[start EXERCISE MATERIALS]

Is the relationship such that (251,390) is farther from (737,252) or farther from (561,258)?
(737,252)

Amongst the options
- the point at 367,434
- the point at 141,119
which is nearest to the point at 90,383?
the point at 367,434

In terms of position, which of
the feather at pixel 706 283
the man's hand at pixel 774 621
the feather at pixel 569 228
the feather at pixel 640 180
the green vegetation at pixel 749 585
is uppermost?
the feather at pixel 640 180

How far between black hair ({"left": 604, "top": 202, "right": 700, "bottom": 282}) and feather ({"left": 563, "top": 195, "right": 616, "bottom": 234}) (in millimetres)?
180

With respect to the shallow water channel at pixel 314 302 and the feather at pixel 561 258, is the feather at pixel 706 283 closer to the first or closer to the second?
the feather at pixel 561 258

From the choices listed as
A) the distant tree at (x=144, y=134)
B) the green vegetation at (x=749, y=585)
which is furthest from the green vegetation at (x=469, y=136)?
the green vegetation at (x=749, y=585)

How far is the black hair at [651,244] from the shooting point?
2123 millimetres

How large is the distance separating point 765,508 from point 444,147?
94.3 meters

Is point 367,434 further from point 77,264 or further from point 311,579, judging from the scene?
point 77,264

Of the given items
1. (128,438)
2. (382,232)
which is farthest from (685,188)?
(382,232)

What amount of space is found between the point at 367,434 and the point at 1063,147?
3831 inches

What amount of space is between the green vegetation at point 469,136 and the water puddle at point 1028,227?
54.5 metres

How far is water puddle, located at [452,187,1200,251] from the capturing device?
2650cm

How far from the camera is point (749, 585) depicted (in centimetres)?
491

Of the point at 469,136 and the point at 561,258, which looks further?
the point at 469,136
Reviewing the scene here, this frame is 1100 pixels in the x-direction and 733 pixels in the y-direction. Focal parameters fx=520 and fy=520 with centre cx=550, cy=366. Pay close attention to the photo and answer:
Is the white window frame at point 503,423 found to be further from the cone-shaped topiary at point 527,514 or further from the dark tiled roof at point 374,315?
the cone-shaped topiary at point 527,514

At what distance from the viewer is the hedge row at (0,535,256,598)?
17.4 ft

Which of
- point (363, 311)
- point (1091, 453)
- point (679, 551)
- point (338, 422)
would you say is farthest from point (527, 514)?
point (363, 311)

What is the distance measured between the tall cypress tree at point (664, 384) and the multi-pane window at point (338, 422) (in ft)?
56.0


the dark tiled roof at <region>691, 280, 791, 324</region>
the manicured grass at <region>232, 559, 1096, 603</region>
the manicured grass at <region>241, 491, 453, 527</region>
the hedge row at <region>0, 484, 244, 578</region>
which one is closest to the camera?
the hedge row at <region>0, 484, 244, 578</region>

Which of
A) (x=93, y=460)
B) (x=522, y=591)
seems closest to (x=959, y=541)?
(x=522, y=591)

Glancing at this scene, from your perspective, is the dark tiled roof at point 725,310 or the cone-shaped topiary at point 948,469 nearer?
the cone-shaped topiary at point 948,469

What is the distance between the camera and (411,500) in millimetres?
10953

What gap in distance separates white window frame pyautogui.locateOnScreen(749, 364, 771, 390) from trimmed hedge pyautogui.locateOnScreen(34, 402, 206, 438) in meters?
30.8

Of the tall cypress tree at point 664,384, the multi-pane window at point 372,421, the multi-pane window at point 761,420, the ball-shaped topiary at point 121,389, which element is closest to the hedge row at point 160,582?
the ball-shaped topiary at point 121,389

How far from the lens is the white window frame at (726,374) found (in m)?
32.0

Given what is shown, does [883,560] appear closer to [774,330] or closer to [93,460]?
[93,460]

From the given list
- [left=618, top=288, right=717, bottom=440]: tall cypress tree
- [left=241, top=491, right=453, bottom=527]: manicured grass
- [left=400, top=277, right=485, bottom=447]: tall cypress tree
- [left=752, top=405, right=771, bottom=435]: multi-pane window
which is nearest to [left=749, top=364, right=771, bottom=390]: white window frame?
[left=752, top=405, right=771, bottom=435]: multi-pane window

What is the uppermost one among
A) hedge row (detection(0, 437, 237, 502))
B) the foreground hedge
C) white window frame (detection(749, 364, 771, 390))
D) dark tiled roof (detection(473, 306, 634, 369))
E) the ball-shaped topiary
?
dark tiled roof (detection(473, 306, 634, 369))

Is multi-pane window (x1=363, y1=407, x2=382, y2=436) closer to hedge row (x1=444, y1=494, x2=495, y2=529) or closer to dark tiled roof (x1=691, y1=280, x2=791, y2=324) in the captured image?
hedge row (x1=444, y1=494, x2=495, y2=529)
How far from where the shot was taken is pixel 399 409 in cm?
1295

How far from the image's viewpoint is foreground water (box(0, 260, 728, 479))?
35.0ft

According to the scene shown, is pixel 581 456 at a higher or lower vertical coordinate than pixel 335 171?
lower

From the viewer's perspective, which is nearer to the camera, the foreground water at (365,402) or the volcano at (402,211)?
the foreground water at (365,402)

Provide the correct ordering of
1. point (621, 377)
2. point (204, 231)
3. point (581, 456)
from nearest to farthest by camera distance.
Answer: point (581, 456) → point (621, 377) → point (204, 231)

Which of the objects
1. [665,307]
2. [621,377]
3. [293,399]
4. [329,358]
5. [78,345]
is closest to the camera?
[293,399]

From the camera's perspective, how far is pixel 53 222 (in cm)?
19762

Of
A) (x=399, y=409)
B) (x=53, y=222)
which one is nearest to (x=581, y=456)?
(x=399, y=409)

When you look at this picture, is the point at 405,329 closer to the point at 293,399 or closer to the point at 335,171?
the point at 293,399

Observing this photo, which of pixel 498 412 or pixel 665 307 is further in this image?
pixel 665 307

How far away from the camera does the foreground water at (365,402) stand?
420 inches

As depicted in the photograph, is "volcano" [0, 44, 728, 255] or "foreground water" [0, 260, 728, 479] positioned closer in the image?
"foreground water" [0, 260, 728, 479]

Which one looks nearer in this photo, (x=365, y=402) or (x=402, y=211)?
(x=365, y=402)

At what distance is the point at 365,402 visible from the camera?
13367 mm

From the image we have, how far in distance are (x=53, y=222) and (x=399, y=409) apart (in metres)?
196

[end EXERCISE MATERIALS]

Can you copy out word for word everything from the line containing "At what distance is" down to the end of the records?

## [ANSWER TO THIS PROBLEM]
At what distance is the point at 365,402 visible from the camera?
13367 mm

From the image we have, how far in distance are (x=53, y=222) and (x=399, y=409) apart (in metres)?
196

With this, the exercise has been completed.